Donc, je m'interroge, parce que, je tente de me ménager depuis que je me suis rendue compte que la vie était très courte, que j’en avais gaspillé une bonne moitié à pas grand-chose de sympa ni d’utile et que, tout compte fait, aimant tout de même ce foutu métier, il fallait bien chercher à y tenir le mieux du monde et le plus longtemps possible. En faire moins, mais en faire mieux. Etre heureuse dans mon job et dans ma vie, tout simplement. Me soulager un maximum, triant l’utile et l’inutile afin de me garantir le luxe du “temps pour moi”.
Pourtant, je constate que malgré l’état d’esprit, même en diminuant la charge horaire, même en bossant durant les congés pour alléger la charge hebdomadaire sur le front, j'arrive à peine à respirer. Et, je n'ai pas quatre ou cinq cours... Et je n'ai plus -ou presque- de petits à la maison. Et je n'ai pas, miracle de l'année, un horaire gruyère.
Alors, oui, je suis inquiète. Comment les jeunes profs vivent-ils leur job? Non pas comment ils survivent, mais comment ils le vivent. Nuance!
D'autant que, mine de rien, un jeune, quel que soit son job, il se lance dans la vie, il lui faut remplir sa cuve à mazout, payer son loyer, trouver de quoi alimenter son véhicule nécessaire aux déplacements dont il se passe bien en vacances. Comme tout le monde. Mais, si tout a augmenté, le salaire du débutant, lui, n’a pas pris le même chemin. C'était déjà pénible pour moi à l'époque, mais pour eux, maintenant, qu'en est-il?
J'observe et je constate: "Ben ils ont un autre job, forcément!" Là où le vieux prof usé devenu fonctionnaire "ne vit que pour ses loisirs", le jeune prof qui va bientôt être usé a un deuxième job. Sauf que, faut pas déconner, quand tu les entends, il y a bien les loisirs. Normal, faut bien qu'ils vivent vraiment. Faut pas déconner! Alors, vivre l’enseignement comme job principal? Sérieusement, ça doit coincer. Non?
Et là, je me dis: "Mais, t'es con ou t'es con toi? T’es le pigeon de service en somme?”
Je cherche là où j’en fais trop pour ne pas vivre assez. Je ne vois pas.
Et, petit à petit, j’en viens à m’avouer une vérité, suivie d’un vrai bon conseil: "Tu as un autre job! Assume-le totalement! Pose tes jours! Et ces jours-là, envoie-les tous se faire foutre! Cela coincera moins dans tes plis! A la vue des derniers résultats, faut te l’avouer, t’es pas forcément ni indispensable, ni franchement meilleure qu’un autre! Et, apprends à devenir encore un peu plus fonctionnaire ! Respire!”

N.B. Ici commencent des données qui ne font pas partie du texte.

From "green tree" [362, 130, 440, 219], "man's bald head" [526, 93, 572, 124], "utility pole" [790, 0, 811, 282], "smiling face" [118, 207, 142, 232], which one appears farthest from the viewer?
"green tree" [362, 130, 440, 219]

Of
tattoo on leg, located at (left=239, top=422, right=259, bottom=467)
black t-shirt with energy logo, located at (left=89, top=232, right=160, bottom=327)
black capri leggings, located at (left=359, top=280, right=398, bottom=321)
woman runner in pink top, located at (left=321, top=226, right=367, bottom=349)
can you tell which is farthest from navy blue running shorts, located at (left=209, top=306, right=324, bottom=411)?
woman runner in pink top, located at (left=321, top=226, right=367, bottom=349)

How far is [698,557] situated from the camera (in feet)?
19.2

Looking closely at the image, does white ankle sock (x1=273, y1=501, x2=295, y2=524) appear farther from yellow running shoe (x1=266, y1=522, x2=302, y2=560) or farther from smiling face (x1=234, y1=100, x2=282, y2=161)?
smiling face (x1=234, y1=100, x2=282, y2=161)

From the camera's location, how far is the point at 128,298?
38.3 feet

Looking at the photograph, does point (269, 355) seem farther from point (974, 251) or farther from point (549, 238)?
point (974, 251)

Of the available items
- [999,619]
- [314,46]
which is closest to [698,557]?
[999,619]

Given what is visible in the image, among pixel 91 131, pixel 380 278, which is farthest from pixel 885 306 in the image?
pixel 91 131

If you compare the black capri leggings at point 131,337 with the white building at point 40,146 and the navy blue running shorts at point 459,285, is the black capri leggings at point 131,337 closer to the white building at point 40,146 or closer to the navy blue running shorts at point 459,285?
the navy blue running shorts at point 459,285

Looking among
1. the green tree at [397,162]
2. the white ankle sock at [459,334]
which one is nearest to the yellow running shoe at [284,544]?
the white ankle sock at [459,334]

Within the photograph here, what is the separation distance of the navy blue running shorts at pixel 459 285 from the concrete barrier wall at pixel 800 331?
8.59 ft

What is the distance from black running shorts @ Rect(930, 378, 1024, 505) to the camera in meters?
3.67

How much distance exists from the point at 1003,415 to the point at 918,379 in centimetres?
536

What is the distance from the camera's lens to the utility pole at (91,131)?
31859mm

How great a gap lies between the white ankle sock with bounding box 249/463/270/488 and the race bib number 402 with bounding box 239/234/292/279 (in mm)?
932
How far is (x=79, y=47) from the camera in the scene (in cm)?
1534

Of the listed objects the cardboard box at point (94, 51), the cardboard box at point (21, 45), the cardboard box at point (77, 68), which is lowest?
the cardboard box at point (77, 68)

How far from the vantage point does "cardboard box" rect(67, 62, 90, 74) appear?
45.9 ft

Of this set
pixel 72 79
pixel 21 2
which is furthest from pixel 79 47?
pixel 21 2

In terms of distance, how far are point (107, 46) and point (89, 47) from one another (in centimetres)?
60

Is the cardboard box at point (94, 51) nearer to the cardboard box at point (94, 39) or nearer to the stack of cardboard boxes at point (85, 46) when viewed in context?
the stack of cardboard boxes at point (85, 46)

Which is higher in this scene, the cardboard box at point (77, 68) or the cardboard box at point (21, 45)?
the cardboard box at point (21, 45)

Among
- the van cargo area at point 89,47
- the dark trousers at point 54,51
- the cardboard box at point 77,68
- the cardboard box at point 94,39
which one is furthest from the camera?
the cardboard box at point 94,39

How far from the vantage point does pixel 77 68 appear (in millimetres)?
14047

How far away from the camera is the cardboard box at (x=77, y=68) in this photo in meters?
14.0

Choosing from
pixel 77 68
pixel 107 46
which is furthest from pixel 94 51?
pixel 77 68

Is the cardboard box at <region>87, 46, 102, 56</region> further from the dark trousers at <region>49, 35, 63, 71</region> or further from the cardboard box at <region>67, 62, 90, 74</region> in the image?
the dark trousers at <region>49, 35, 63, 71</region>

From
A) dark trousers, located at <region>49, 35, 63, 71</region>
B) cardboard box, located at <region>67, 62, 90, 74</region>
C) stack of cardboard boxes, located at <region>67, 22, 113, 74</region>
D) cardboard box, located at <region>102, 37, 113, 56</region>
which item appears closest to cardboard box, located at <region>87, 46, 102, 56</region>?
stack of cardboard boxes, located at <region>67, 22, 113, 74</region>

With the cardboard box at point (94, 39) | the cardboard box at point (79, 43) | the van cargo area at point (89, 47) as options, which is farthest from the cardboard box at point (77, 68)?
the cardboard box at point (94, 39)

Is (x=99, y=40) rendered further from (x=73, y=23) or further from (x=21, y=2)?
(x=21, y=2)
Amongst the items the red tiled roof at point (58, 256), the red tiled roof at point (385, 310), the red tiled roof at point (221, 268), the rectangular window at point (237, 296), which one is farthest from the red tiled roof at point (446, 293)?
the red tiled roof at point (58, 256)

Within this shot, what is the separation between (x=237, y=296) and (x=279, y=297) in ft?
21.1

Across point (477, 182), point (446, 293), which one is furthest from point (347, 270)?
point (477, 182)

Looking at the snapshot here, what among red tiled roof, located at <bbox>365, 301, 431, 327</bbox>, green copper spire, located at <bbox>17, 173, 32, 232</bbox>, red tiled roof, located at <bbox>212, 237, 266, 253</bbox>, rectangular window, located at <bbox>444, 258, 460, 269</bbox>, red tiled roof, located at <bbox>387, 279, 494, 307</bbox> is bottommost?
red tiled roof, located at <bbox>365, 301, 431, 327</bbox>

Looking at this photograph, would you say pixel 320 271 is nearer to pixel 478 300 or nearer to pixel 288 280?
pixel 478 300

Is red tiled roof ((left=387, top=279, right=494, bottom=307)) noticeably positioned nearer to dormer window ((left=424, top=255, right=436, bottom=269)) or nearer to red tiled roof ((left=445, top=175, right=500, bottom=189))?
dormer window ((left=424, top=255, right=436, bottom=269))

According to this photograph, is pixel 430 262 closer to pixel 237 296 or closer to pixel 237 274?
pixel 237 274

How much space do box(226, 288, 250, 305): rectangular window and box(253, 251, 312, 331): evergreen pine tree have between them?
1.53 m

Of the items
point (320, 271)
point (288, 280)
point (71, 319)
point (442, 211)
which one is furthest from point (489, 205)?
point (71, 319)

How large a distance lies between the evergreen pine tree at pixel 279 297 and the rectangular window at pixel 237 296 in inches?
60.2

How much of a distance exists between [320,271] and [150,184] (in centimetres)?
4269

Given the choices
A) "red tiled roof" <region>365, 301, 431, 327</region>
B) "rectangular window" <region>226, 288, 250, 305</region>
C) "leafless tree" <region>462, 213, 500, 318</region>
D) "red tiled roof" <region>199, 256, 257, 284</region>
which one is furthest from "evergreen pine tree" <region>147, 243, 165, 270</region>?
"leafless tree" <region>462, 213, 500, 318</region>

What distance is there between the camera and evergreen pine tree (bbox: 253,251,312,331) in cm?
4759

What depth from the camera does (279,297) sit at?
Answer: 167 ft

Désabusée, alors? Est-ce que je pourrais tenir dans un état si déprimant?
Et après tout? Est-ce là s’afficher désabusée ou, au contraire, philosophe?
Peut-être est-ce là la question de survie du monde scolaire?
Peut-être que prendre en considération cette immense vérité obligerait l'école à se repenser socialement? A se réorganiser autrement?
Est-ce qu'enfin, ce n'est pas là, face au vide créé par le fonctionnarisé volontaire, que les structures scolaires vont enfin se mettre à valoriser les interventions extra-pédagogiques? Celles qui, tout compte fait, serait bien ce qui manque le plus cruellement si on veut récupérer, à temps, quelques marmots, chevaliers à former pour vaincre l’obscurité. Non pas l’obscurantisme, qui est une attitude volontaire, mais l’obscurité subite, la panne d’électricité. Pouf! Les plombs ont sauté!
Ne pourrait-on, enfin, responsabiliser davantage les étudiants? Mais pas en surplus du job habituel, pas en punition non plus, de manière intégrée. Un investissement personnel librement consenti parce que reconnu formatif. Une utopie? A l’état présent, sans doute!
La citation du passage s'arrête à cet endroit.